Thursday, October 2, 2014

Into the wide open?

Hard trek
Located in the north-western tip of India, the state of Arunachal Pradesh, covers a tremendous amount of terrain, not much smaller than the whole of Nepal. The former contained more than 40 hot springs so it's not surprising to see that Arunachal Pradesh has quite some thermal activity, though possibly less developed and / or visited. It's therefore understandable that there's less info on the internet available.

Re-known for the many different ethnicities, Arunachal Pradesh is distinctly remote, little roads offer any kind of access. Tawang district bordering both Tibet and Bhutan is accessible and contains largely Tibetan Buddhist ethnicities. As one of the most accessible mountain areas it's not surprising to find that (as is the case with Bhutan to it's east) there are a number of hot springs not far away from Tawang itself (relatively speaking ...).

Tsachu Hot Spring is a bit of a language anomaly; Tsachu already being the Bhutanese name for a hot spring. It seems to be the most well-known, though not so easy to visit:
'Tsachu hot spring which can be reached by traveling by a light motor vehicle for two hours from Tawang up to Sarong Gonpa and trekking from there for another three hours'.
'Tsachu Hot Spring can be reached by travelling for 4 hours by a vehicle and another 4 hours on foot'.
Do note that Tawang is 10 hours drive from the nearest airport .... Tripadvisor is still waiting for reviews ... And this website notes the distance from Tawang as 230 km and adds:
'Apart from hot spring, this site is also suitable for hard trekking'.

The hot spring of Thingbu is located 68 km away from Tawang town. Apparently a pony is the most used form of transport for the final stretch from the roadhead.

Other hot springs located in Tawang district are Kitpi or Greng-khar (Grenkhar), the former being the name of the village rather than the name of the hot spring. This website adds:
'It is about 40 kms away from tawang town.This hot water spring and ‘ Manchu’ provides warm, sulphur rich water and cures many ailments'.
There's a slightly scientific entry on hot springs in Tamang which hardly adds to the above other than this gem:
'Monpa, Sherdukpen, Miji and Aka tribes take holy bath in these hot springs in the belief that their sins will get washed away. They also take a dip in the water for 1–3 h for healing any kind of skin disease.
hot spring is located nearer Jang:
'where the water is so hot that “yak meat is cooked in 20 minutes”'.
Despite the above being the most well-known(?) in Arunachal Pradesh, there are no first hand experiences shared. This contrasts with Dirang (West Kameng district, south of Tawang), famous for it's apples, kiwi's and yaks to which Roy Biswas has paid a visit:
'The other famed tourist spot is the Hot Water Spring, which is also the main attraction for locals, who supposedly take bath in the Hot Springs as its water is said to possess curative properties. However, I was most dejected after having undertaken a long trek down from the main road, as an Ecological Camp has come up at the site, with a Cafeteria right in front of the Hot Spring, which is not only blocks the view of the Hot Spring, but also creates more ecological hazards, rather than preserving the ecology there for which it is meant & sounds. The local environment department needs to take a look at this, before it gets too late to redeem the hot spring'.

Others chime in:
'We had the exact same reaction when we went to check out that hot spring at Dirang. I would have expected at least a little bit of improvement there from 8 years back'.
Lower Dirang valley contains a hot spring near the village of Jia.

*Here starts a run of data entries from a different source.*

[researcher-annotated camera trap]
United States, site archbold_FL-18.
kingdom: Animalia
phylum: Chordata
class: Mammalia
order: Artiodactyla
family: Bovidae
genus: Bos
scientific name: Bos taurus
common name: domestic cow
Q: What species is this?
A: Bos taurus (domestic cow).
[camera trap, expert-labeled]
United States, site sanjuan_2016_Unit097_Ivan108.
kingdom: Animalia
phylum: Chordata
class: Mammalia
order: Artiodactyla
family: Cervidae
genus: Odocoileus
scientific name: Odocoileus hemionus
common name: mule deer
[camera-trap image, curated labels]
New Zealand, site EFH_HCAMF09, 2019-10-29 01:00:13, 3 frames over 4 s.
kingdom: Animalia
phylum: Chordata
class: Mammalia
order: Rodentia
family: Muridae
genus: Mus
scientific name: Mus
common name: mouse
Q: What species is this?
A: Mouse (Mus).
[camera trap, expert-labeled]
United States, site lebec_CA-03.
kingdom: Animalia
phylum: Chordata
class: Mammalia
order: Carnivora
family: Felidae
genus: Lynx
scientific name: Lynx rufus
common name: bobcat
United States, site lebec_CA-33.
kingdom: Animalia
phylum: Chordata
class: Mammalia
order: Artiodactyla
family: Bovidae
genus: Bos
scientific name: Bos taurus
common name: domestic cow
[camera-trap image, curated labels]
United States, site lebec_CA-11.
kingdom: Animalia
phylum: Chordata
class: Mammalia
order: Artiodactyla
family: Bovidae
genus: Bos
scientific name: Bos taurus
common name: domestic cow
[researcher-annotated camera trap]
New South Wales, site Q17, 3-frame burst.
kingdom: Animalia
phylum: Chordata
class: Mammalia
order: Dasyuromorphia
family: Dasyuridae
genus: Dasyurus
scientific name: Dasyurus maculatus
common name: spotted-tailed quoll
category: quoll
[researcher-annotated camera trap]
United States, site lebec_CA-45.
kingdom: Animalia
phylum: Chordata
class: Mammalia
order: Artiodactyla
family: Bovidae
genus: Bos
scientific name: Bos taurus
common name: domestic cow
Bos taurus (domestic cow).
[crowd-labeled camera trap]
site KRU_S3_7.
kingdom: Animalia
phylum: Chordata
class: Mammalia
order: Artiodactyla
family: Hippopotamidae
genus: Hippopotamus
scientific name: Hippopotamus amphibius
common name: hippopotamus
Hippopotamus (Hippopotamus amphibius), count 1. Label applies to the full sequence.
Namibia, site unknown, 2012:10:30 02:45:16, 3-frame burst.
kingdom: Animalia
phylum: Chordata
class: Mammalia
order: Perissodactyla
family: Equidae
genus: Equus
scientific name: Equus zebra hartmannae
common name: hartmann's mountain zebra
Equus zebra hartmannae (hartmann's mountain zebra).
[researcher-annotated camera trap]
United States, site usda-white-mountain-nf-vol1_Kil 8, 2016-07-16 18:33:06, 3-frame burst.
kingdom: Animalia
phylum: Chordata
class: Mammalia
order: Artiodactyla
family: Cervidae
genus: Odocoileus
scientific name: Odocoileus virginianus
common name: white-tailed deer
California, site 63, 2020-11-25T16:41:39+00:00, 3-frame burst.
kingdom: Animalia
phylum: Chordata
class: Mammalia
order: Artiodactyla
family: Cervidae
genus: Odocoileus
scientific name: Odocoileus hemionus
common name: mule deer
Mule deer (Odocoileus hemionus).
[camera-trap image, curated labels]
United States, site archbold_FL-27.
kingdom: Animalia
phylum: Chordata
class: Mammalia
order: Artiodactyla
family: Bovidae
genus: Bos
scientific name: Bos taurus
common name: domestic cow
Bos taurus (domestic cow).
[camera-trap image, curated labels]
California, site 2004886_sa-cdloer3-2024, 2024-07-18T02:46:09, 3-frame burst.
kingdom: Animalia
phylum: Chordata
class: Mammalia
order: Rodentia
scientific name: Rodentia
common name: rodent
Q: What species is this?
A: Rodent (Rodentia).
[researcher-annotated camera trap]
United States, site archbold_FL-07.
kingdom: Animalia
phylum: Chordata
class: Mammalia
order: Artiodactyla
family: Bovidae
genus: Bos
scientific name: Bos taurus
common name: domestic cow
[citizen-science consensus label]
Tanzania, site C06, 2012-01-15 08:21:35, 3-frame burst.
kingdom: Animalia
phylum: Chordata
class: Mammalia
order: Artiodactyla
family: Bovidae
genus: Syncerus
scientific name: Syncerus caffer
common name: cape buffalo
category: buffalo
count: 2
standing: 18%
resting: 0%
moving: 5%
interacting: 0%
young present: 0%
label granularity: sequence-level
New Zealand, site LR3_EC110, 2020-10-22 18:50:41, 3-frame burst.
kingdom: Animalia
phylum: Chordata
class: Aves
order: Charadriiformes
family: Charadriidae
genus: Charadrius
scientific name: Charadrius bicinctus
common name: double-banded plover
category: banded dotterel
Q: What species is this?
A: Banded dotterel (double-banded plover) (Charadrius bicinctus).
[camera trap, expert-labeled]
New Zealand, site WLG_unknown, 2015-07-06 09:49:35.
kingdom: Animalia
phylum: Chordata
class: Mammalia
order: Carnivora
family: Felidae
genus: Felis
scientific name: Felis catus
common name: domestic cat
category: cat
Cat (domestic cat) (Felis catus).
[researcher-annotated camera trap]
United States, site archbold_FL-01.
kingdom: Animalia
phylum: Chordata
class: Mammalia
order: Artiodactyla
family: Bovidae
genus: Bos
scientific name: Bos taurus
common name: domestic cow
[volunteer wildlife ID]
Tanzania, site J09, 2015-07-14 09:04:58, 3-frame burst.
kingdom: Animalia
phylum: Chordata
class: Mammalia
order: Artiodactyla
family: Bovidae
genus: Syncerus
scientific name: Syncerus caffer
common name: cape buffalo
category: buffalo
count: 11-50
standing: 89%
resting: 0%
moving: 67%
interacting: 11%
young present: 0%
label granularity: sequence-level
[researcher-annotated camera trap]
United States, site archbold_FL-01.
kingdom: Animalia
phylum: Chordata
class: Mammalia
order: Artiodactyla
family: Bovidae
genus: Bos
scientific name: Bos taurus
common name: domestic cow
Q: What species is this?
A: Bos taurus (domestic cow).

Located just inside of the Arunachal Pradesh - Assam border, the western town of Bhalukpong has it's own hot spring:
'Bhalukpong, which lies about 85 kilometers away from Bomdila on the foothills of Aka ranges, is an ideal picnic spot. The picturesque site is also a home to the Jia-Bharali river and a hot spring, which is believed to have a medicinal value (source)'.
Hot spring (sanaser, May 2014) 
Bomdilla. Source.

More to the east, Anjaw district contains two hot springs, one named Walong circle, the other Kibithoo circle.

'Located 20 km away from the Chinese border, Walong is situated on the western bank of river Lohit in Anjaw district. The mesmerizing place is famous for its hot water spring and the Namti valley. The hot spring is located amazingly at the confluence of river Dichu and Lohit. It is a major attraction of Walong and tourists fly to the place to take a soothing bath in the medicinal water of the hot spring'.

As always when there is little reference material, some caution is required as often different names as used for the soak!